The Norwegian Primary Care Research Network (in Norwegian: PraksisNett) is a research infrastructure that provides a foundation for enhancing the quality of primary care research in Norway. The infrastructure facilitates recruitment of primary care patients to clinical studies and increases the power and predictability of these studies.
Each year about 70% of the Norwegian population visit their general practitioner (GP), and each year 15 million consultations are carried out. Most patients only rarely encounter secondary care; despite this, research in primary care is limited.
Since 2018, PraksisNett has built up a research network of 92 GP practices across the country, which together have more than 500,000 patients associated with them. The interest from GPs in joining PraksisNett has been great, and several GPs are on the waiting list to join.
Through the Snow technology, the GP practices that are part of PraksisNett are linked together through a secure computer network. The Snow technology can be used to extract aggregated data for planning studies, to create lists of patients for GPs of relevant patients who can participate in a study and to recruit patients to studies. This technology also ensures that the researchers can access anonymous individual data on the patients. Studies in PraksisNett are based on patient consent.
Researchers at organisations, institutions and companies who are interested in research on data from patients in GP practices can apply to use PraksisNett. Research projects that are submitted are assessed and quality assured by the management team.

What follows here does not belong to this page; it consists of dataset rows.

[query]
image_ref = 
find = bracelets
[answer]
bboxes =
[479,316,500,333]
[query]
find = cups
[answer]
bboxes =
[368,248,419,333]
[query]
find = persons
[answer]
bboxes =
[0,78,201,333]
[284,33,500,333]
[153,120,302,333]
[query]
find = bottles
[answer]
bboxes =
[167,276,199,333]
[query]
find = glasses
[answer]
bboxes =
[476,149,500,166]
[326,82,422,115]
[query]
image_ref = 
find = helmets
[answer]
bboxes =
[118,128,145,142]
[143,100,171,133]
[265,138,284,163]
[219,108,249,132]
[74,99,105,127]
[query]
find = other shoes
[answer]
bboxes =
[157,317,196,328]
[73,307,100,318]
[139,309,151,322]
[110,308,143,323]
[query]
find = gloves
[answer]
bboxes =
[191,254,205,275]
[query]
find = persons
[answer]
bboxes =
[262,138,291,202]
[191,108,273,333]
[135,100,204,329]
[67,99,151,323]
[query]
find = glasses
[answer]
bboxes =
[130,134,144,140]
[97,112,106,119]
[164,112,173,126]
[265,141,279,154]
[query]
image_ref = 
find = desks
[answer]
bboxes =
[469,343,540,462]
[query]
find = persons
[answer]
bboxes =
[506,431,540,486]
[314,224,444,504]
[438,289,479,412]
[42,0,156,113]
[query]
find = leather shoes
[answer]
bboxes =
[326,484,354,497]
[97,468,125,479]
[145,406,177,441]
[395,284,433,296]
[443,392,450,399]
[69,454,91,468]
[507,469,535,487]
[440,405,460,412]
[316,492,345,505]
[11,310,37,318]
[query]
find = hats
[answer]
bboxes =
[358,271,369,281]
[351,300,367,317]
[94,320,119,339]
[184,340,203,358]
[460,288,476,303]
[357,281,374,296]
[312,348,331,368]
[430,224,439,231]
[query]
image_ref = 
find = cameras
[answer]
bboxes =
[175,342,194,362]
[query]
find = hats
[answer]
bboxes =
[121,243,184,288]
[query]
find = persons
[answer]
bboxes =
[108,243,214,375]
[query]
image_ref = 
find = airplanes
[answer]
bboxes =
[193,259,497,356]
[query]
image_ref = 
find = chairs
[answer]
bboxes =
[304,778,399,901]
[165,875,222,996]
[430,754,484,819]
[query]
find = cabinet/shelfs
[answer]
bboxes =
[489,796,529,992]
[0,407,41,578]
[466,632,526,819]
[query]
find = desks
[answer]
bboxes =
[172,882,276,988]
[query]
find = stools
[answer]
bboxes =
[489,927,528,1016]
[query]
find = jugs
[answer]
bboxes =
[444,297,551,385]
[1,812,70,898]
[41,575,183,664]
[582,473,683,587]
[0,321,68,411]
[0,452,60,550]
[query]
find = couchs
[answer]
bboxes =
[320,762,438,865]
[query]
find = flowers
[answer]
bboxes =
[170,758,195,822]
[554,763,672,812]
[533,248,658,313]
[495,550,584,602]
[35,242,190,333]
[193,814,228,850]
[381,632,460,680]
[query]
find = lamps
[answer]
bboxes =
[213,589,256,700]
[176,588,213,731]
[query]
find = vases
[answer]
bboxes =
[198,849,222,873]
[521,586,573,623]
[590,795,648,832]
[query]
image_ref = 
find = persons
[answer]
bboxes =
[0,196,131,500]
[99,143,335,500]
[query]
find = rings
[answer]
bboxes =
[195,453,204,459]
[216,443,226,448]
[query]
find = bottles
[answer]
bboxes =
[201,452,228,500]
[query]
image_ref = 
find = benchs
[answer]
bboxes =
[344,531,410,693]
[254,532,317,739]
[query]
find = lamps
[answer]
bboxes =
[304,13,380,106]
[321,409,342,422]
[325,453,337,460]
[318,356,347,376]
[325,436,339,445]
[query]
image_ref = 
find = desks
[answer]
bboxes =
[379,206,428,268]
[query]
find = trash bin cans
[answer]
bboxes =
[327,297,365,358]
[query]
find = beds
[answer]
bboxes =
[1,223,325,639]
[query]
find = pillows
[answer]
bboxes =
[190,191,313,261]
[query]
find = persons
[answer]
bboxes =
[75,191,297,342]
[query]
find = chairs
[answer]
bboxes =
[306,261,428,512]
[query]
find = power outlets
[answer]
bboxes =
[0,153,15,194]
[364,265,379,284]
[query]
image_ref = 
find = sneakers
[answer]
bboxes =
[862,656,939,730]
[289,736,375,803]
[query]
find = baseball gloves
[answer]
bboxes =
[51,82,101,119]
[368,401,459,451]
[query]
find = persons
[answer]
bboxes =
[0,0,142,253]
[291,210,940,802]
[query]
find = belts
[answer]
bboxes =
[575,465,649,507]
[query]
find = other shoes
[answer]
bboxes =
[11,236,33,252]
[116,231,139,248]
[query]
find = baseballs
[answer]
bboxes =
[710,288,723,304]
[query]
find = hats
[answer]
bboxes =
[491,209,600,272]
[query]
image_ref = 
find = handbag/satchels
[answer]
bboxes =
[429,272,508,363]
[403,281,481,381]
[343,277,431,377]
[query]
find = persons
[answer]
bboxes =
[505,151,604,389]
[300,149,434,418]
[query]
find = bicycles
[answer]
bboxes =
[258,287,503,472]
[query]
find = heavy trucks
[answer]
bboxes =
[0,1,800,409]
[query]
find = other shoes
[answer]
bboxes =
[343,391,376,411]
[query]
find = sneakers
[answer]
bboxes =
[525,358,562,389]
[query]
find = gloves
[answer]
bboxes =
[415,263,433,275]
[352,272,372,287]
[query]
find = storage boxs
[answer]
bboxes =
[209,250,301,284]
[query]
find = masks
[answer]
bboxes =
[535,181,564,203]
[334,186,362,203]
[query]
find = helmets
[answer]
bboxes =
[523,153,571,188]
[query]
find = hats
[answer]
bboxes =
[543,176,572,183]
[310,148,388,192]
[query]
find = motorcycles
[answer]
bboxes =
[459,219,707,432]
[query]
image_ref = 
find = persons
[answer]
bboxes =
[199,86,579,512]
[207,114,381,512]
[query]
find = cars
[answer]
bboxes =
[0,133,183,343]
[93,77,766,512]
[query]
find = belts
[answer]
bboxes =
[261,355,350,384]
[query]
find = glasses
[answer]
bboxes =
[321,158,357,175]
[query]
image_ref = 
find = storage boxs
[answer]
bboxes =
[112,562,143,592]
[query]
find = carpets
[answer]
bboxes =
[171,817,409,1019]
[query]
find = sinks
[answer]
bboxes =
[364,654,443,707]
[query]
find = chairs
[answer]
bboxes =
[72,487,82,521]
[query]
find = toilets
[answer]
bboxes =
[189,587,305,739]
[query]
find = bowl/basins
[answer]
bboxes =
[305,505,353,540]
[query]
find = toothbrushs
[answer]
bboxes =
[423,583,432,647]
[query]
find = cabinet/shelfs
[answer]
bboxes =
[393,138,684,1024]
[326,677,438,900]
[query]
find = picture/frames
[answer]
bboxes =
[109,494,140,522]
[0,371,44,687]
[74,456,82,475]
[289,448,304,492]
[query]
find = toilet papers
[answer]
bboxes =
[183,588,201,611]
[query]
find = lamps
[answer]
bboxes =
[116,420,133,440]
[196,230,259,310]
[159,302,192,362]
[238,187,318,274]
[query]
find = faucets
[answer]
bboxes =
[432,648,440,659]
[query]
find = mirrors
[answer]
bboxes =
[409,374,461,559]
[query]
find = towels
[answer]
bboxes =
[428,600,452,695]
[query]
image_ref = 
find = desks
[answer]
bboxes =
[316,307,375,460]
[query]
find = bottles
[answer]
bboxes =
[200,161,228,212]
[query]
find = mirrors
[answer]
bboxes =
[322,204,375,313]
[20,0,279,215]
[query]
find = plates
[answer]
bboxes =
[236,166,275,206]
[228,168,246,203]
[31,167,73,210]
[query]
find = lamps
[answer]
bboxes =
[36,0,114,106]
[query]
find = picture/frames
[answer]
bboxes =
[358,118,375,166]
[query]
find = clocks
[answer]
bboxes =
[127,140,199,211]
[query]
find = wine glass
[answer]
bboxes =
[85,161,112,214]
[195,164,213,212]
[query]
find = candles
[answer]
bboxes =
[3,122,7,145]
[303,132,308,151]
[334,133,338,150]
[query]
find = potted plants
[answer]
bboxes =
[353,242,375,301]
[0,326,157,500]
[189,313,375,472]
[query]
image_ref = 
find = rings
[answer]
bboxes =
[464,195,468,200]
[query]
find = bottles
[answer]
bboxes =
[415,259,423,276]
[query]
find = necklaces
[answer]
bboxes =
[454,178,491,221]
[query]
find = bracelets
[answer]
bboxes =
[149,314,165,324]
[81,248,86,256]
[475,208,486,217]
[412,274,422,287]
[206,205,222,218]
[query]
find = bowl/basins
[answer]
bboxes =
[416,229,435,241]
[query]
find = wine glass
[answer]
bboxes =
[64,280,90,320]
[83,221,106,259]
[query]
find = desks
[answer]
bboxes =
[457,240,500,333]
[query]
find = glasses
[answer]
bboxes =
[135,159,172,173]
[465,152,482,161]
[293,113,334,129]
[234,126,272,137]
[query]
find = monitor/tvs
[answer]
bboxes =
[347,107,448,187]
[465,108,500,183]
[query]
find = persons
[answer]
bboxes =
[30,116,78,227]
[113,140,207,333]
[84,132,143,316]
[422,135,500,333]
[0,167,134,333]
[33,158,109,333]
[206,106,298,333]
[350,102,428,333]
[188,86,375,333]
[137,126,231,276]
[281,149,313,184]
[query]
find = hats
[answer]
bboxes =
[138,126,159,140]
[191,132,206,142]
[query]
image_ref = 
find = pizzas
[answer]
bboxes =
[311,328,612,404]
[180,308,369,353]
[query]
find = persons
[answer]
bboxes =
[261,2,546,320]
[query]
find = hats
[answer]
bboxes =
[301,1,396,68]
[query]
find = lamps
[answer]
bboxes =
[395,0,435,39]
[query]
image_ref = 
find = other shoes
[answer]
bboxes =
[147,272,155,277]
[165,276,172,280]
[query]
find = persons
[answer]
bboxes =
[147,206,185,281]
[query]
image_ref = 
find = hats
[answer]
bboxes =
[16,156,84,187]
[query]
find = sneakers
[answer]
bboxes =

Currently, there is no research infrastructure available enabling researchers to conduct clinical trials or otherwise access patients or patient data from primary health care in Norway. This results in very few studies, often with insufficient numbers of patients and/or severely delayed project. This challenge is positioned high on the national agenda. Primary Care Research Networks (PCRNs) are successful infrastructures for clinical research internationally, ensuring effective inclusion of patients and targets met on time. While today, only 3-4 studies/year that involve Norwegian general practice are registered in clinicaltrials.gov, the Scottish PCRN facilitates more than 60 studies annually, in a country with population and geographic structure comparable to Norway. This illustrates the huge potential for Norway. The planned Norwegian PCRN will motivate researchers to conduct clinical studies by facilitating predictable and secure access to GPs, patients and clinical data.
Our goals will be realized by a hierarchically organized infrastructure comprising two interdependent layers: A) A human resource-based infrastructure consisting of a coordinating node and four interlinked regional research networks with 90 associated clinical practices; and B) an advanced, secured IT infrastructure connecting nodes and clinical practices, and providing individual access to users for data extraction and processing. Both elements of the infrastructure were successfully piloted in 2016.
The Norwegian PCRN is a conjoined, nation-wide initiative, matured over several years. A long term goal is to link PCRN with future corresponding networks for other primary care professionals. We expect this infrastructure to result in better and higher number of clinical studies in Norway, including more extensive international collaboration.